B. Klanghöhe und Dauer, Klangfarbe, dynamischer Verlauf), nach ihrer räumlichen
Anordnung (z. B. nahe und entfernte, bewegte und unbewegte Klänge) oder nach
ihrer Funktion (z. B. Gliederungsakzente, Klanghintergründe)? Und um welche Art von Aufnahme handelt
es sich bei dem Gehörten eigentlich: um unbearbeitete Umweltaufnahmen, um die in
einem Tonstudio zusammengemischte Klang-Atmo für einen Film beziehungsweise ein Hörspiel oder um
eine nach künstlerischen Kriterien gestaltete Klang-Collage?
Im Anschluss an die Beschreibung und Reflexion der Höreindrücke dient die
Erarbeitung der Sachtexte auf dem Arbeitsblatt M1a (Aufgabe 1 und 2) der Einführung des Begriffs des Soundscapes sowie
einer ersten Kontextualisierung des Hörbeispiels von Hildegard Westerkamp.

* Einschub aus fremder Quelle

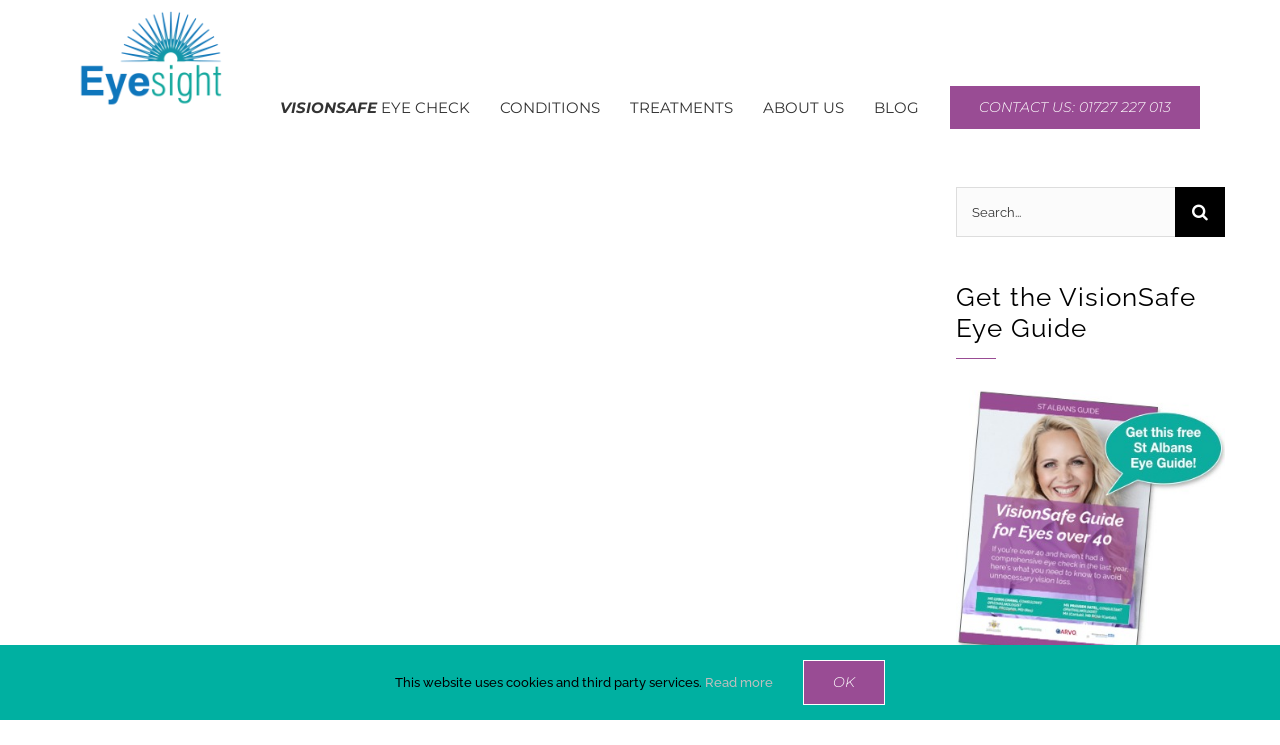

--- FILE ---
content_type: text/plain
request_url: https://www.google-analytics.com/j/collect?v=1&_v=j102&a=210549807&t=pageview&_s=1&dl=https%3A%2F%2Feyesight-herts.com%2Fwhat-eye-conditions-are-we-checking-for-in-a-visionsafe-eye-check-vp%2F&ul=en-us%40posix&dt=Eye%20conditions%20we%20check%20%7C%20Eyesight%20Clinic%20%7C%20St%20Albans&sr=1280x720&vp=1280x720&_u=IEBAAEABAAAAACAAI~&jid=2109157497&gjid=2120092446&cid=1577870160.1769907902&tid=UA-107916406-1&_gid=1171972240.1769907902&_r=1&_slc=1&z=53424825
body_size: -451
content:
2,cG-H7GN1S495R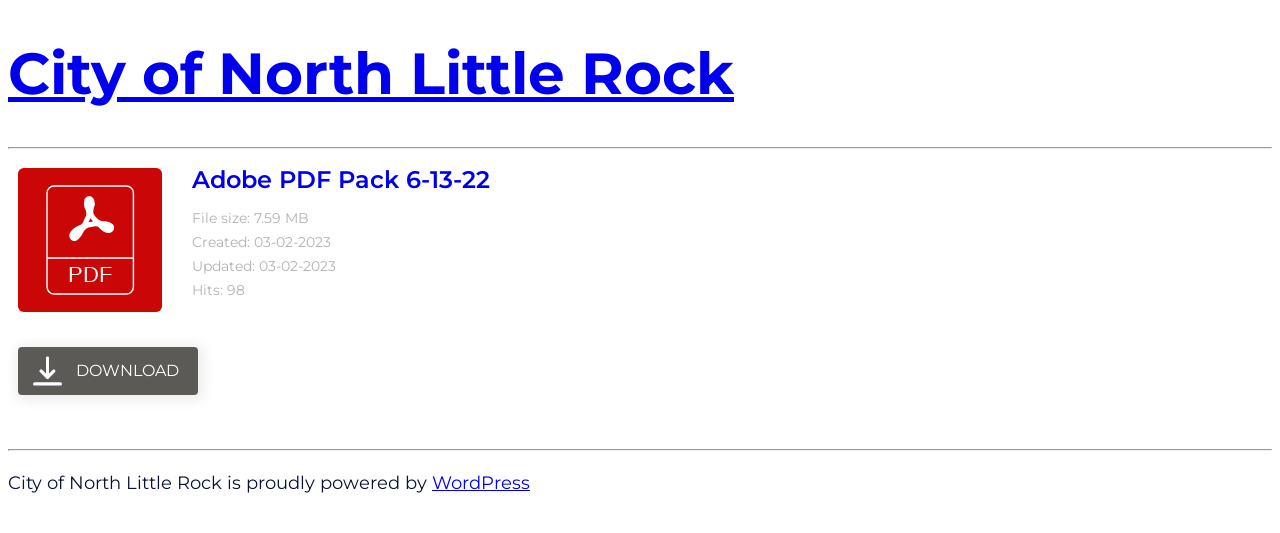

--- FILE ---
content_type: text/css;charset=utf-8
request_url: https://use.typekit.com/met0jls.css?ver=3.9.9
body_size: 440
content:
/*
 * The Typekit service used to deliver this font or fonts for use on websites
 * is provided by Adobe and is subject to these Terms of Use
 * http://www.adobe.com/products/eulas/tou_typekit. For font license
 * information, see the list below.
 *
 * proxima-nova:
 *   - http://typekit.com/eulas/00000000000000000001499c
 *   - http://typekit.com/eulas/0000000000000000000148a9
 *   - http://typekit.com/eulas/0000000000000000000148a4
 *   - http://typekit.com/eulas/0000000000000000000148a5
 *
 * © 2009-2025 Adobe Systems Incorporated. All Rights Reserved.
 */
/*{}*/

@import url("https://p.typekit.net/p.css?s=1&k=met0jls&ht=tk&f=139.140.175.176&a=901774&app=typekit&e=css");

@font-face {
font-family:"proxima-nova";
src:url("https://use.typekit.com/af/96204f/00000000000000000001499c/21/l?subset_id=2&fvd=n7&v=3") format("woff2"),url("https://use.typekit.com/af/96204f/00000000000000000001499c/21/d?subset_id=2&fvd=n7&v=3") format("woff"),url("https://use.typekit.com/af/96204f/00000000000000000001499c/21/a?subset_id=2&fvd=n7&v=3") format("opentype");
font-display:auto;font-style:normal;font-weight:700;font-stretch:normal;
}

@font-face {
font-family:"proxima-nova";
src:url("https://use.typekit.com/af/faeb9b/0000000000000000000148a9/21/l?subset_id=2&fvd=i7&v=3") format("woff2"),url("https://use.typekit.com/af/faeb9b/0000000000000000000148a9/21/d?subset_id=2&fvd=i7&v=3") format("woff"),url("https://use.typekit.com/af/faeb9b/0000000000000000000148a9/21/a?subset_id=2&fvd=i7&v=3") format("opentype");
font-display:auto;font-style:italic;font-weight:700;font-stretch:normal;
}

@font-face {
font-family:"proxima-nova";
src:url("https://use.typekit.com/af/fed79a/0000000000000000000148a4/21/l?subset_id=2&fvd=n4&v=3") format("woff2"),url("https://use.typekit.com/af/fed79a/0000000000000000000148a4/21/d?subset_id=2&fvd=n4&v=3") format("woff"),url("https://use.typekit.com/af/fed79a/0000000000000000000148a4/21/a?subset_id=2&fvd=n4&v=3") format("opentype");
font-display:auto;font-style:normal;font-weight:400;font-stretch:normal;
}

@font-face {
font-family:"proxima-nova";
src:url("https://use.typekit.com/af/d8b3eb/0000000000000000000148a5/21/l?subset_id=2&fvd=i4&v=3") format("woff2"),url("https://use.typekit.com/af/d8b3eb/0000000000000000000148a5/21/d?subset_id=2&fvd=i4&v=3") format("woff"),url("https://use.typekit.com/af/d8b3eb/0000000000000000000148a5/21/a?subset_id=2&fvd=i4&v=3") format("opentype");
font-display:auto;font-style:italic;font-weight:400;font-stretch:normal;
}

Der abschließende Hörauftrag (Aufgabe
3)
überträgt das bereits am Beginn der Unterrichtseinheit geübte Vorgehen auf eine
neue Situation: Dieses Mal kommen die Klänge nicht von einem Tonträger, sondern
sind verankert in der für die Schülerinnen und Schüler auch über andere Sinne unmittelbar wahrnehmbaren und außerdem
durch vorgängige Erfahrungen vertrauten Lebenswelt – es ist also zu erwarten,
dass die Identifikation der Klänge und Geräusche hier leichter fällt als im
Falle des Ausschnitts aus Hildegard Westerkamps Soundscape-Komposition.
Zugleich stellt sich die Frage, inwieweit das aufmerksame Hören zum Entdecken
bisher unbemerkter, überhörter Klänge und damit zu einer veränderten
Wahrnehmung der scheinbar bekannten Umgebung führt.
Zur Schulung der Hörwahrnehmung könnte dieser
Hörauftrag den Auftakt für eine ganz Reihe von Hörübungen bilden, die
ritualartig die nachfolgenden Unterrichtseinheiten einleiten. Schafer hatte
1992 unter dem Titel A Sound Education eine Sammlung von einhundert
Übungen zum Hören sowie zur Klangproduktion publiziert (in Deutsch erschienen
als: Anstiftung zum Hören: Hundert Übungen zum ‚Hören‘ und ‚Klänge machen‘,
hrsg. von Justin Winkler, übers. Von Klaus Wittig, Aarau 2002), die hier als
Vorbild dienen könnte.
Arbeitsblatt M1b enthält in diesem Sinne die Zusammenfassung
ausgewählter Hörübungen, die – einzeln oder in Kombination – im unterrichtlichen Kontext verwendet werden können. Inhaltliche Zusammenhänge bestehen insbesondere zwischen den Übungen 1–3 (Kategorisierungsmöglichkeiten von Klängen), den Übungen 4–5 (Klangbewegungen), den Übungen 18–19 (akustische Identifizierbarkeit von Vertrautem), den Übungen 24–25 (verborgene Klangquellen). Alle Übungen – auch Übung 71 (Stille) – können je nach Bedarf modifiziert, erweitert und verkürzt werden.
Da Schafers Aufgaben gelegentlich auch Hinweise an die Lehrkraft enthalten, ist es nicht sinnvoll, das Arbeitsblatt M1b an die Schülerinnen und Schüler auszuteilen; es genügt, den Teilnehmenden die Aufgabenstellungen jeweils mündlich mitzuteilen.
Sinnvoll ist es, bei der Durchführung eines solchen Hörrituals im Anschluss an die eigentliche Übung immer eine Reflexionsphase einzuschieben, in der die Hörerfahrungen aufgearbeitet und begrifflich gefasst werden.